_Requirement_. Extract each line of the data below that contains the word "gray".

_Dataset excerpt_.
_ _ _ _ _

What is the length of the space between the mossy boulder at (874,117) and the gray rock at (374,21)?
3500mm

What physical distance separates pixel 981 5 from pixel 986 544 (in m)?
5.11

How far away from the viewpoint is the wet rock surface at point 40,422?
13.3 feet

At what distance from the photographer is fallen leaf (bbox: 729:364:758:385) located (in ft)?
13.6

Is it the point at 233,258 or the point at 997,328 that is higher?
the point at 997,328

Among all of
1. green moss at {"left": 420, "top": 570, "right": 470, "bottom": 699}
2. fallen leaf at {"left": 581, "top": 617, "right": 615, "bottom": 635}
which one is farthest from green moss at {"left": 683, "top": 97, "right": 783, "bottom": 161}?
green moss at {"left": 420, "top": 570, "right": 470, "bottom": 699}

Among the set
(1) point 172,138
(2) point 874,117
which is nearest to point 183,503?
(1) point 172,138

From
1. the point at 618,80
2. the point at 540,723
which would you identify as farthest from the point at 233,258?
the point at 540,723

_ _ _ _ _

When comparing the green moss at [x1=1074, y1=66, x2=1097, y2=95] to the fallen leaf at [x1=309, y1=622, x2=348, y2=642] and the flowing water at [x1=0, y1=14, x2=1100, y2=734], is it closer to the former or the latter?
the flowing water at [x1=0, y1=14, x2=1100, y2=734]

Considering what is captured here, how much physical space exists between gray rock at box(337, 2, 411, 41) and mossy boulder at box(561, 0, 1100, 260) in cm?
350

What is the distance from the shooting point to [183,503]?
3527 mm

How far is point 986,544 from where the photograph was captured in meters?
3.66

_ _ _ _ _

_Exercise answer_.
What is the length of the space between the mossy boulder at (874,117) and the gray rock at (374,21)?
Considering what is captured here, how much physical space exists between gray rock at box(337, 2, 411, 41) and mossy boulder at box(561, 0, 1100, 260) in cm?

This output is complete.